● **Instruction**: Reproduce the entire listing below word for word.

Spatial reasoning question data
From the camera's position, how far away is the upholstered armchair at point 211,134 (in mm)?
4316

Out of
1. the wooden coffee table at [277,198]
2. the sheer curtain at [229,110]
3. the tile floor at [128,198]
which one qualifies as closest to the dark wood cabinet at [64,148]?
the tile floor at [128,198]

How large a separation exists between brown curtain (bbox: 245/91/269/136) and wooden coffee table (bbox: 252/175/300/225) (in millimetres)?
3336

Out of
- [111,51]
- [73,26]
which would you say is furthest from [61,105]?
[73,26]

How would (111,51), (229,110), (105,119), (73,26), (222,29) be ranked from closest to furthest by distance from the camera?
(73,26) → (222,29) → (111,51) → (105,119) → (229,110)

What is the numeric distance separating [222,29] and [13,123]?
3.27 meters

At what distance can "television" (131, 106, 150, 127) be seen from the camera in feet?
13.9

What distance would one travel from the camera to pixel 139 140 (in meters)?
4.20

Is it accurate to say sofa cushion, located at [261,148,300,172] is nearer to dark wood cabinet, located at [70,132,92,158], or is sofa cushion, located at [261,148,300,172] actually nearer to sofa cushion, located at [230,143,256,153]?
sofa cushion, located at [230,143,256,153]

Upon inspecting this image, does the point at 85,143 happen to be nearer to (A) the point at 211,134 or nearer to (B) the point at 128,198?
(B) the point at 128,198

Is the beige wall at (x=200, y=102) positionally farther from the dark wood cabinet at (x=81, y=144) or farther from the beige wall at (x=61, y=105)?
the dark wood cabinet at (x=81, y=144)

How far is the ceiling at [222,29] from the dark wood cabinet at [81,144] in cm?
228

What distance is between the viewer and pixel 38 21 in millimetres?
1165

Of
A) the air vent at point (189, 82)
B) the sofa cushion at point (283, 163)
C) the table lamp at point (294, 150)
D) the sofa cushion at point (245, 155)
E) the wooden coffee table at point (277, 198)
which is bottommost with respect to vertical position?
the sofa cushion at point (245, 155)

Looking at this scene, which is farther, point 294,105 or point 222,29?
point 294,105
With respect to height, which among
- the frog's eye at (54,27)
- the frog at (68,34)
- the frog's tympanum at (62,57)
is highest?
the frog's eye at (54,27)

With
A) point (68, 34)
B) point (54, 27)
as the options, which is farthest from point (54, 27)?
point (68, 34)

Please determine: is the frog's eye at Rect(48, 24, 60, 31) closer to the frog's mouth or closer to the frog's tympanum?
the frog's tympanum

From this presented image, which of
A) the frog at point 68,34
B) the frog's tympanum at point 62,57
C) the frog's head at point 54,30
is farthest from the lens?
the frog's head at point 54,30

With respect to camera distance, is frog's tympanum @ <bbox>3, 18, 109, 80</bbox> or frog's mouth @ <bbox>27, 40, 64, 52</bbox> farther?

● **Output below**:
From the camera's position, how far away is the upholstered armchair at point 211,134 (in mm)?
4316

Out of
1. the wooden coffee table at [277,198]
2. the sheer curtain at [229,110]
3. the tile floor at [128,198]
which one qualifies as closest to the dark wood cabinet at [64,148]?
the tile floor at [128,198]

How large a separation exists between brown curtain (bbox: 245/91/269/136) and wooden coffee table (bbox: 252/175/300/225) (in millimetres)?
3336

Out of
- [111,51]
- [73,26]
which would you say is furthest from [61,105]?
[73,26]

How would (111,51), (229,110), (105,119), (73,26), (222,29) be ranked from closest to furthest by distance from the camera?
(73,26) → (222,29) → (111,51) → (105,119) → (229,110)

What is the numeric distance separating [222,29] and [13,123]?
3.27 meters

At what distance can "television" (131, 106, 150, 127) be seen from the camera in feet?
13.9

What distance would one travel from the camera to pixel 139 140 (in meters)?
4.20

Is it accurate to say sofa cushion, located at [261,148,300,172] is nearer to dark wood cabinet, located at [70,132,92,158], or is sofa cushion, located at [261,148,300,172] actually nearer to sofa cushion, located at [230,143,256,153]?
sofa cushion, located at [230,143,256,153]

Upon inspecting this image, does the point at 85,143 happen to be nearer to (A) the point at 211,134 or nearer to (B) the point at 128,198?
(B) the point at 128,198

Is the beige wall at (x=200, y=102) positionally farther from the dark wood cabinet at (x=81, y=144) or farther from the beige wall at (x=61, y=105)?
the dark wood cabinet at (x=81, y=144)

How far is the ceiling at [222,29] from the dark wood cabinet at [81,144] in cm?
228

What distance is between the viewer and pixel 38 21 in millimetres?
1165

Of
A) the air vent at point (189, 82)
B) the sofa cushion at point (283, 163)
C) the table lamp at point (294, 150)
D) the sofa cushion at point (245, 155)
E) the wooden coffee table at point (277, 198)
which is bottommost with respect to vertical position?
the sofa cushion at point (245, 155)

Looking at this scene, which is farther, point 294,105 or point 222,29?
point 294,105
With respect to height, which among
- the frog's eye at (54,27)
- the frog at (68,34)
- the frog's tympanum at (62,57)
is highest?
the frog's eye at (54,27)

With
A) point (68, 34)
B) point (54, 27)
as the options, which is farthest from point (54, 27)?
point (68, 34)

Please determine: is the frog's eye at Rect(48, 24, 60, 31) closer to the frog's mouth or closer to the frog's tympanum?
the frog's tympanum

From this presented image, which of
A) the frog at point 68,34
B) the frog's tympanum at point 62,57
C) the frog's head at point 54,30
is farthest from the lens?
the frog's head at point 54,30

With respect to camera distance, is frog's tympanum @ <bbox>3, 18, 109, 80</bbox> or frog's mouth @ <bbox>27, 40, 64, 52</bbox> farther?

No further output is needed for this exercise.